I do nothing
Everyday I go to work at 10 PM CST, Monday through Friday. I wake up at noon Monday through Friday. What do I do between that time? Nothing. I should probably go to school or write more on E2, but lack of motivation slowly crept into my veins and now I'm just tired all the time. I spend my weekdays watching Montel and re-runs of the Simpsons.
I did sign up for a class at my local community college recently. It's a Spanish class and it's probably more advanced then I should take, but I thought it would make a good challenge.
This is where it gets exciting....sorta.
I am growing in my musical talent. It's mostly because of the quantity of time I've been playing. I played four shows this weekend, two each in the morning on Friday and Saturday and one each in the afternoon on Friday and Saturday, plus practices. Anybody who tells you that a Squier Fender sucks doesn't know how to use one.
I am man. Hear me belch.
As some of my fellow noders know I have a girlfriend. She was/is my first girlfriend...ever. I am still commited to her and my affection grows for her all the time. BUT she is extremely sensitive. I knew this before I even asked her out. She recently came to me crying and telling me that she didn't want to get hurt again. I asked her what's wrong. She said she didn't want to be ignored or be a burden. Now I don't know exactly what it is that I said or did to make her feel this way. I thought I was treating her right, but as I began to think about it more I realized that I had been avoiding her some. I found out the reason.
Here it is.
Ever since I first found out that I liked girls I have been using defensive measures to insure that I'm never used by any of them. (Yes, I AM that demented.) I go into my own little shell. I back away from intimacy and from letting my feelings be known when a girl shows affection for me. Now that I have a girlfriend I somehow forgot to turn the switch off on my defenses. Kari didn't realize this because I didn't even realize it. Now that I do I told her and she has a better understanding of why I have been backing away.
I am now working on my "issues" and showing my affection for her instead of backing away. My mind is daily filled with ideas of how to show her I care. I feel good.
A little story
Last weekend I spent Friday and Saturday at a christian retreat for single-parent families at a camp about 20 miles away from the city, in a forest. I was set to play worship Saturday morning and I had spent the night in one of the cabins with my brother (the drummer) and the sound guy (a snorer). I woke up to a cloudy, rainy morning. I decided to take a walk around the camp even though it was raining.

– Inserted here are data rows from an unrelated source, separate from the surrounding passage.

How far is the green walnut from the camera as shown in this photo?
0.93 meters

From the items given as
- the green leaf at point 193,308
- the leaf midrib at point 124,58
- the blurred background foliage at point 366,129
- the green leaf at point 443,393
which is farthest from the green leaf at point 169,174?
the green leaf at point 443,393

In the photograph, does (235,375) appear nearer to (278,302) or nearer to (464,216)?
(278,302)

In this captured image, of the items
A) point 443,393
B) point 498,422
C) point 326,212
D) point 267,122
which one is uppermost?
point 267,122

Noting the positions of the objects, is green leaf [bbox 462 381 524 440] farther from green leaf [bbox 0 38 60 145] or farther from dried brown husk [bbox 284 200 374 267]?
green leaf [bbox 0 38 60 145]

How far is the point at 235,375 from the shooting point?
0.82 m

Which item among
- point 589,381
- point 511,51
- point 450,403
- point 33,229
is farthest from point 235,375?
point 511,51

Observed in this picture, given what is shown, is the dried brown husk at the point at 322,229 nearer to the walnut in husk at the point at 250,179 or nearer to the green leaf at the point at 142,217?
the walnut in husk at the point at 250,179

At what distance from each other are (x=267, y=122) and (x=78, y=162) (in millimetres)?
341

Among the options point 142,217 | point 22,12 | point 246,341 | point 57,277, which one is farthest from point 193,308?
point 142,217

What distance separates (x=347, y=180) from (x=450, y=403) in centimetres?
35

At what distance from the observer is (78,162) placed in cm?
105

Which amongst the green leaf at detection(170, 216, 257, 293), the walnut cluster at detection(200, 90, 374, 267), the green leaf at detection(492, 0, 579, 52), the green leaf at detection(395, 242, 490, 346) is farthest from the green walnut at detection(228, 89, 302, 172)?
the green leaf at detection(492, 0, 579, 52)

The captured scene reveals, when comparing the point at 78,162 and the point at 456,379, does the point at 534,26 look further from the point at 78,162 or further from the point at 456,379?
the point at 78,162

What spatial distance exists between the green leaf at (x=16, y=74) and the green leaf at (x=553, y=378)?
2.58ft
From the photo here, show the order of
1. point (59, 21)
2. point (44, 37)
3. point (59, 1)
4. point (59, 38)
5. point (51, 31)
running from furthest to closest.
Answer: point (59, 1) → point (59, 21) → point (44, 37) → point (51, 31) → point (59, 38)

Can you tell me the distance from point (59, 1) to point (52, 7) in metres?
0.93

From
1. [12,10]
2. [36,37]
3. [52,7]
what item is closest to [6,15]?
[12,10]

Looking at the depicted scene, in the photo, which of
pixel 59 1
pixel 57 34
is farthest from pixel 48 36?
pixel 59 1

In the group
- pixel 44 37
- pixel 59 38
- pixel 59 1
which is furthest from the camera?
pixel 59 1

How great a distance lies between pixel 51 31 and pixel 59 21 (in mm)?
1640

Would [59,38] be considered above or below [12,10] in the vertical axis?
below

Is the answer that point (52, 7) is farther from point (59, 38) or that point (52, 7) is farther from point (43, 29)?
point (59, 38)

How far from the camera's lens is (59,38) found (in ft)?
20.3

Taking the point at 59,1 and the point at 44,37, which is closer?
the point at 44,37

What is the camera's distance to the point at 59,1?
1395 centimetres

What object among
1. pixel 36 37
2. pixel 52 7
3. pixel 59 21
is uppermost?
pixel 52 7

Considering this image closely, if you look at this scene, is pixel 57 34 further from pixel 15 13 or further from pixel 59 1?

After walking awhile I sat down in a secluded area and just soaked in the naturality of everything. The sound of the raindrops falling seem to wash away all the sounds that had mucked up my head from the city. I looked out into the trees. I could make out the outlining of a deer. Not just any deer. It was a prestigious looking buck with antlers as tall as the trees. His neck held his head high and he strolled amongst the trees like he was king of the forest. I just stared at him for awhile. he would stop and look back at me. He actually got closer to me. He was about 10 feet away from me in the clearing, when I did the first is fartingwhich has foiled many magic moments in human history. I sneezed. The deer bolted off like lightning. I smiled and then laughed. I will always remember the tranquility of that moment.